魏雲卿若有所思,“可齊王的婚事還沒有定下,你為何這麽急著走呢?”

“應該是要定下了。”吳妙英苦笑著,“殿下會喜歡胡氏女郎的,她真的是個很好,很愛殿下的小女郎啊。”

魏雲卿蹙眉,“你怎麽知道齊王會喜歡胡氏,你見過胡氏女嗎?”

齊王明明喜歡吳妙英的柔情似水,胡氏那般張揚跋扈的性情,齊王怎麽可能會喜歡?

“胡氏先前私下來見了殿下,言辭懇切,聲聲動人,殿下應該也被打動了吧。”吳妙英回憶著,“她是真的很愛殿下啊,以前做那些事,無非是小姑娘任性,想要引起喜歡的人註意罷了。”

魏雲卿搖搖頭,其他的也就罷了,可她先前派人差點打死柳弘遠這事兒,那就是天性使然,小小年紀就如此歹毒,絕非齊王良配。

“你問過齊王嗎?你怎麽知道齊王願不願意呢?”

吳妙英沈默,那一日,齊王本來說有話要告訴她,可胡法境來了之後,他就沒再跟她說話了,他應該是動搖了,勉強道:“胡氏是很好的選擇,殿下心裏應該也清楚吧。”

魏雲卿問她,“可你有沒有想過,齊王為了改革做的這些努力,為的不是胡氏,而是你呢?”

吳妙英垂眸,臉色沒有任何波瀾,平靜道:“可胡氏女的父親,在鹽禁時也出了大力,我無寸功於社稷,怎麽能做這個摘桃人呢?”

魏雲卿啞口無言,想起蕭昱說的,聯姻是利益分配,人家胡氏在鹽禁時為皇室出了大力,齊王轉頭卻要另娶她人,於情於理,都說不過去。

島夷頻頻來犯,遼東邊境問題也到了不得不解決的時候,打仗要一鼓作氣,若是一直拖著不開戰,把將士們的士氣耗盡,難說穩操勝券。

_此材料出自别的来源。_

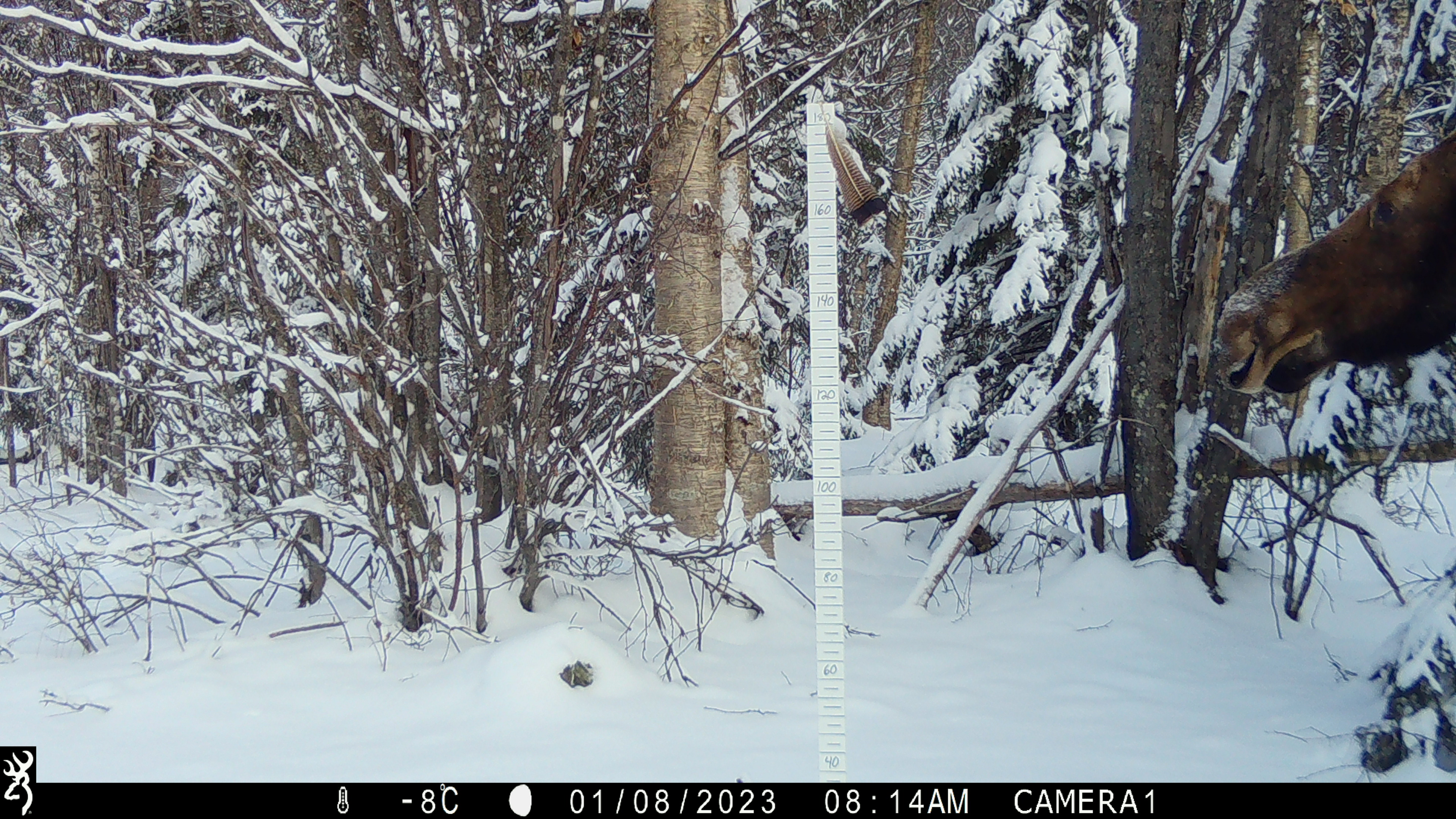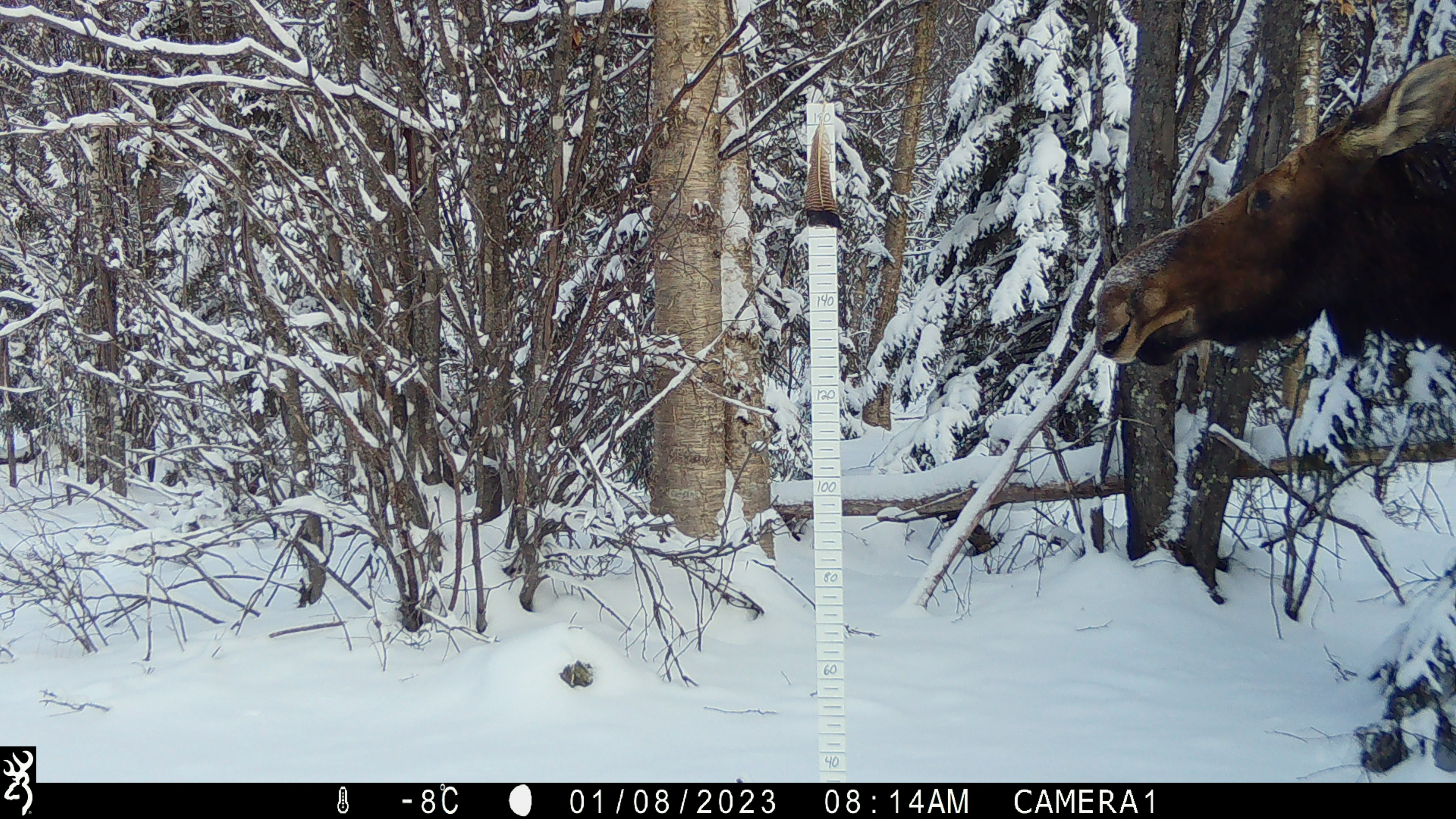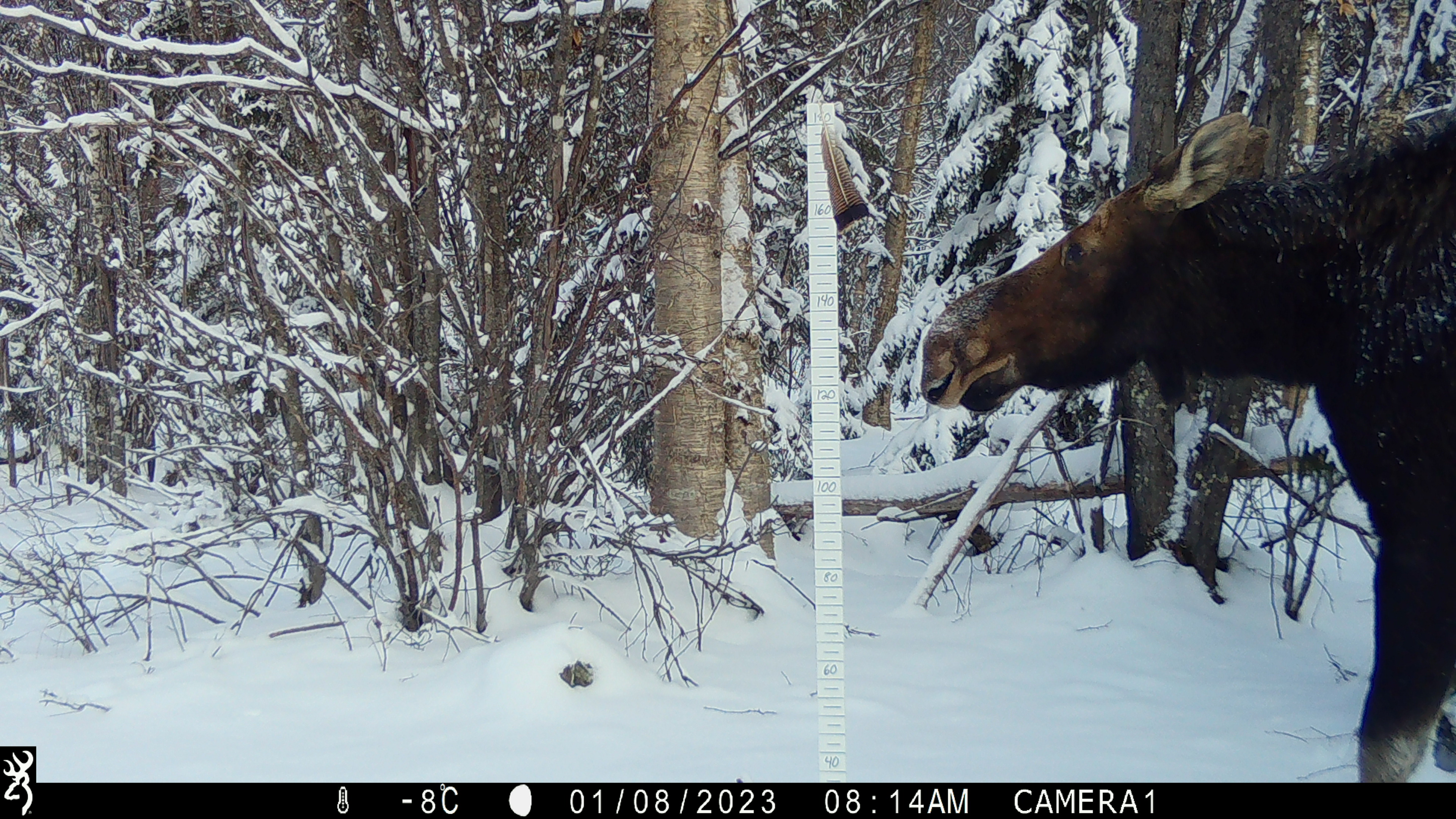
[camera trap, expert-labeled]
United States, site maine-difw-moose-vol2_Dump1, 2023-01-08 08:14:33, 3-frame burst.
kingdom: Animalia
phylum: Chordata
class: Mammalia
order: Artiodactyla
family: Cervidae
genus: Alces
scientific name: Alces alces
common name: moose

可薛太尉那邊也亮出了態度,齊王必須娶一位關隴世家的王妃,他才會同意開戰。

齊王,進退維谷。

“殿下是責任心很重的一個人,他對我不是愛,他不過是受制於對我的愧疚,想要彌補罷了,可發生那件事時,殿下還年少,他不懂事 ,他不應該一直沈浸在對一件往事的反思中,他應該往前看。”

魏雲卿眼神一動。

“我說過不需要他負責,不想他受制於人,不想他將來後悔。”吳妙英淡淡地說著,“殿下要做的,不是為我一個人出頭,而是應該把對我的這份責任感,轉移到千千萬萬如我一般的人身上,讓他們都可以出頭。”

魏雲卿微微動容著,眼前的女子,雖性情柔弱,見識卻不遜朝臣。她並沒有拘泥於自己的小情小愛,不在乎自己是否可以享受這份改革成果,而是更願千千萬萬如她一般的後來人,可以突破這層樊籠。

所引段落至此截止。